OpinionLabour market

Performance requires incentives

Unemployment has climbed to its highest level in a decade. While policymakers call for stronger commitment to work, they too often reach for sanctions – a misguided approach.

Performance requires incentives

Chancellor Friedrich Merz has promised an „autumn of reforms“. The grim labour market data underlines how urgently Germany needs stronger growth. For the first time in more than a decade, the number of unemployed has climbed above 3 million. A turnaround will require an expanding economy – something policymakers can neither legislate into being nor sustain indefinitely through public spending. What they can influence are the framework conditions. Yet before that comes a fundamental question: what role should performance play in our society? After all, economics is competition, and the willingness to perform is a prerequisite for any success.

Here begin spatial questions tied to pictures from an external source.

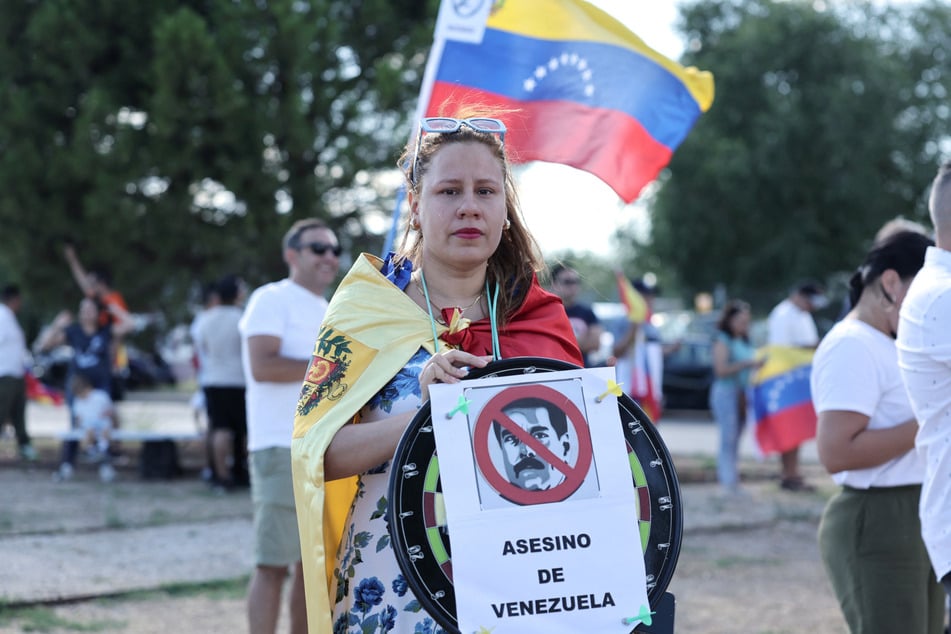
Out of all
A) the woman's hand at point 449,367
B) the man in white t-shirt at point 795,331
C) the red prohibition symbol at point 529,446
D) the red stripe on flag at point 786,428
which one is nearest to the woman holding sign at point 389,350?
the woman's hand at point 449,367

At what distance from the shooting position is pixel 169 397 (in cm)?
2880

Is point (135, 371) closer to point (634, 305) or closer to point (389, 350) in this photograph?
point (634, 305)

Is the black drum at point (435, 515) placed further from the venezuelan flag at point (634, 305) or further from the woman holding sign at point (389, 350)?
the venezuelan flag at point (634, 305)

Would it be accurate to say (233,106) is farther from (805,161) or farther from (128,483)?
(805,161)

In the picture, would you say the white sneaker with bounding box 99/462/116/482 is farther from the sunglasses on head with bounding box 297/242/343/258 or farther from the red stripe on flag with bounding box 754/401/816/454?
the sunglasses on head with bounding box 297/242/343/258

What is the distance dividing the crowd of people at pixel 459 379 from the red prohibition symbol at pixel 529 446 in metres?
0.02

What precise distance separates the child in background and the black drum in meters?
10.2

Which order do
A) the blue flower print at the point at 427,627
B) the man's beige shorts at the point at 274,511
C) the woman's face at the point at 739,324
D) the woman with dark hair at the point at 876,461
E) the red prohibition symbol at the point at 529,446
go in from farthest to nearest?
the woman's face at the point at 739,324, the man's beige shorts at the point at 274,511, the woman with dark hair at the point at 876,461, the blue flower print at the point at 427,627, the red prohibition symbol at the point at 529,446

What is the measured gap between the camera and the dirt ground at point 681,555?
6199mm

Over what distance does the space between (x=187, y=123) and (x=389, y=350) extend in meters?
9.87

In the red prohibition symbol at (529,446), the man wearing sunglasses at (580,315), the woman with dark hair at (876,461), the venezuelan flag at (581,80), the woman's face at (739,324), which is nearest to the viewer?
the red prohibition symbol at (529,446)

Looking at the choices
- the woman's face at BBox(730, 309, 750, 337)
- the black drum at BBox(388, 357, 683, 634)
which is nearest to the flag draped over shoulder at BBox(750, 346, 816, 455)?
the woman's face at BBox(730, 309, 750, 337)

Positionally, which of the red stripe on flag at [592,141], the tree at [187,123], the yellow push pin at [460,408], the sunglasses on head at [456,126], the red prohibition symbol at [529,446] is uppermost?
the tree at [187,123]

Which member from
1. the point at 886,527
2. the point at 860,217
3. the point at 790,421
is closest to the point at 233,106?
the point at 790,421
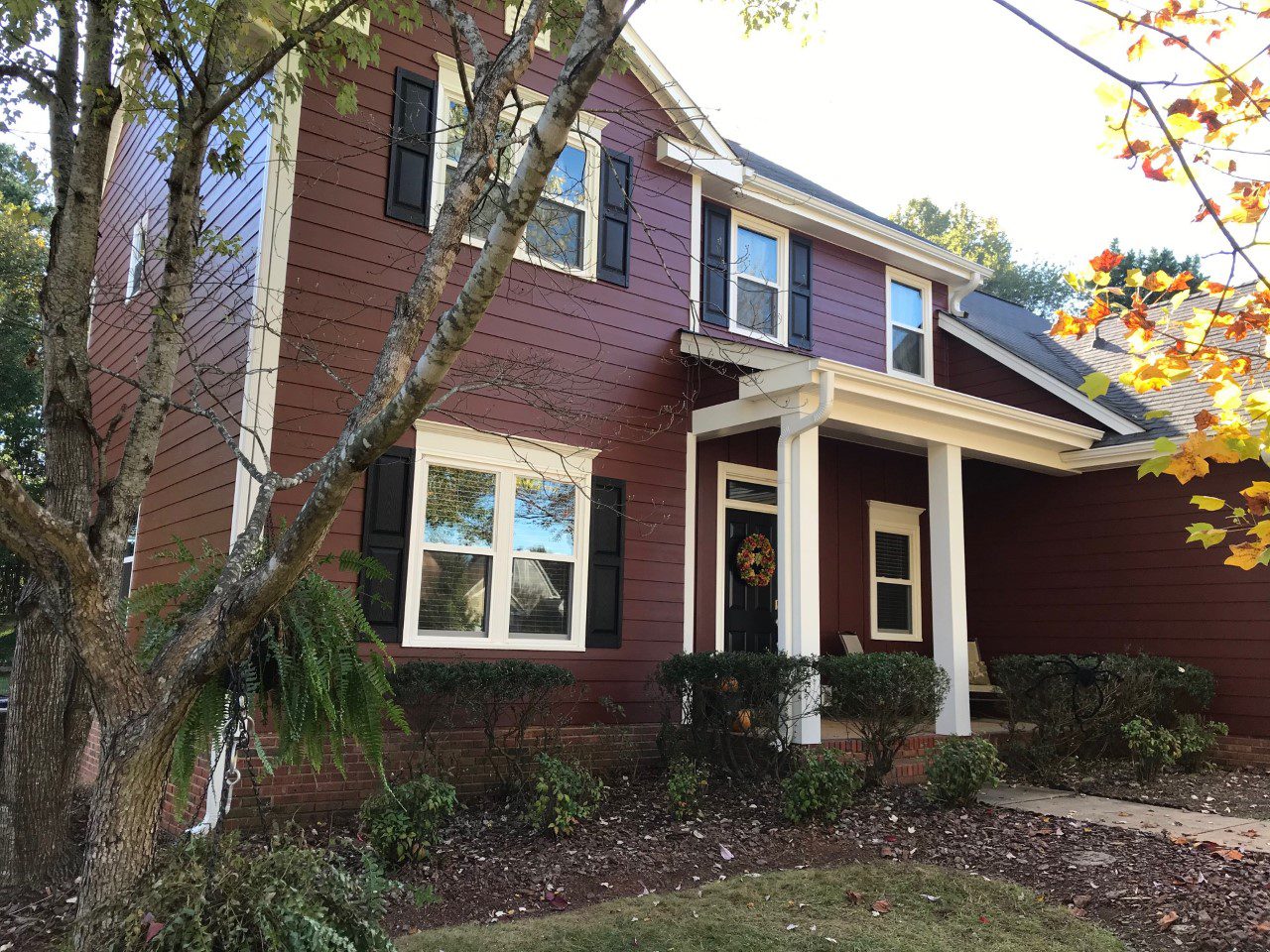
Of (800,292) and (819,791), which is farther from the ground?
(800,292)

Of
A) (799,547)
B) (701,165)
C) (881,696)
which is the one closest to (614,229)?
(701,165)

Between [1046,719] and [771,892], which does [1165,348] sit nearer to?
[771,892]

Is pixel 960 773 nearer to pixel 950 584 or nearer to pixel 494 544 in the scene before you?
pixel 950 584

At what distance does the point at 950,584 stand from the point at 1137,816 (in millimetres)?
2570

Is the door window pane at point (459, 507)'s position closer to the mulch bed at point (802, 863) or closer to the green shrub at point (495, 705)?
the green shrub at point (495, 705)

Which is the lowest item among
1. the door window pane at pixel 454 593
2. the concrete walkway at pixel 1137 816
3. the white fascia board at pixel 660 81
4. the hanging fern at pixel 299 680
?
the concrete walkway at pixel 1137 816

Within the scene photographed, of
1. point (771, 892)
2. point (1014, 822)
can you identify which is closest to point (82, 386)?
point (771, 892)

Positive motivation needed

There are various ways to strengthen people’s motivation to perform. In Germany, the debate often centers on sanctioning those deemed unwilling to work. From a fairness perspective, that may have its place. But overall readiness to perform is far more likely to increase through positive incentives. A glance at sports makes the point: no athlete has ever succeeded because a guilty conscience forced them into training. Without inner drive, nothing works. The „autumn of reforms“ should therefore focus on fostering self-motivation – at all stages of life.

The market can curb abuse

Take schools as an example: instead of keeping grades under wraps or scrapping them altogether, why not reward students who help their weaker peers – perhaps through playful competitions between classes or schools? After graduation, young people might move on to military or civilian service. Those who voluntarily serve their country should be rewarded with generous incentives, such as start-up capital for their training or education. Employees or retirees, in turn, could be encouraged to take on volunteer work through tax benefits or similar measures.

Performance should also pay off on the job – not just for managers with lavish bonus agreements. Why shouldn’t companies be allowed to grant each employee a capped, performance-based bonus of a few thousand euros tax-free? Abuse would be curbed by the market itself. An employer who hands out such bonuses only to favoured colleagues will quickly lose the true performers.